So Barry Bonds admits he took steroids, but says he didn't know what they were. Yeah, and Carmelo Anthony had no idea there was marijuana in his backpack, or that he was making his acting debut in a DVD where one of his homies warns that drug snitches ''get a hole in their head.''
Marion Jones seems to know something, though, at least if you believe the weasel who surfaced on national television Friday night to brag about how he helped her win five medals in the 2000 Olympics by supplying her with a smorgasbord of various drugs.
Jones, it seems, was so comfortable with a needle that she could inject herself with the grace of a street junkie. Need a gold medal or two? It's easy. Just pull up the spandex, whip out the $1,000 designer injector, and run, run like the wind.
Of course, Jones denies everything, though it defies logic that someone so dominant in Sydney can't even shag a bronze medal in Athens where the drug cops just happened to be so good that two Greek track stars fled the Olympic village on a motorcycle in sheer terror when the testers came knocking.
Bonds is also in public denial, though he was forced under threat of perjury to finally admit to a federal grand jury that he did use a cream and a clear substance given to him by his trainer, who has been indicted in a steroid-distribution ring.

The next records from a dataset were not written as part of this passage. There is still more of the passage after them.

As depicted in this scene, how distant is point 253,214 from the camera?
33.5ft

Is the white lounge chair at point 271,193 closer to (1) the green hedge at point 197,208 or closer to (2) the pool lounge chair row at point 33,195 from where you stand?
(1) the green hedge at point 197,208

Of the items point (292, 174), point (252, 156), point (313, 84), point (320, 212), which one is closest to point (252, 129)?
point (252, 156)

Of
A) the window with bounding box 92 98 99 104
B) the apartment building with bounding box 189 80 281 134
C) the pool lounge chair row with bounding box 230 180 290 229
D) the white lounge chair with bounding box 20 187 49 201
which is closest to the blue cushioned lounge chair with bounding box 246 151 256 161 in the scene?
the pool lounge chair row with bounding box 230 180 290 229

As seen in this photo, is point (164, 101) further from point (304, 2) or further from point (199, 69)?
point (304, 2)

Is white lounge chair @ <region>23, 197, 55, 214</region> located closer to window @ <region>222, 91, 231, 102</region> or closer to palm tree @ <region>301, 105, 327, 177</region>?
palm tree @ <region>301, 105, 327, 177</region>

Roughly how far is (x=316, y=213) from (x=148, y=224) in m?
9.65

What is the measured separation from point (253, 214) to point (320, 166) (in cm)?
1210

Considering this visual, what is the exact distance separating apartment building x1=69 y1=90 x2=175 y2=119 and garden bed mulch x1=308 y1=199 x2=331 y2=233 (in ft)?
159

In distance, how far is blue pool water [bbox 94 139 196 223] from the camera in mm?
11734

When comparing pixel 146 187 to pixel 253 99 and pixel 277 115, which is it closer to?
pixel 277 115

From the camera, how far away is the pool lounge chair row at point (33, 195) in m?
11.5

To hear Bonds tell it, he used the substances to treat arthritis pain, not to add a few more bulges on his already comically blown-up body. Anthony could have claimed the marijuana found in his backpack at the airport was for medicinal purposes, too. But he had a better excuse he blamed a member of his posse for putting the drugs there.
Even if Bonds were telling the partial truth when he danced around questions from the grand jury as if he were trying to tiptoe around a catcher at home plate, it doesn't matter. His home run records have been exposed as fraudulent, and the same sport that once put an asterisk beside Roger Maris' name just because he beat the Babe should strip the 73 home runs hit by Bonds in 2001 from the record books.
Can you imagine Henry Aaron having to congratulate Bonds when he breaks his career home run mark of 755? What kind of ceremony will Bud Selig have prepared for a day that's only 53 home runs away?
In Jones' case, there are already rumblings among international Olympic officials that she could be stripped of the five medals she won in Sydney, where drug cheats were still one step ahead of drug testers.
At least the folks who run the Olympics are trying. Baseball has done nothing other than implement a lame testing plan that its coddled millionaires have no trouble getting around.
Consider guys like Jason Giambi, who told the same grand jury that he used steroids for at least three seasons and injected himself with human growth hormone in 2003 so that he could hit more balls into the upper deck at Yankee Stadium.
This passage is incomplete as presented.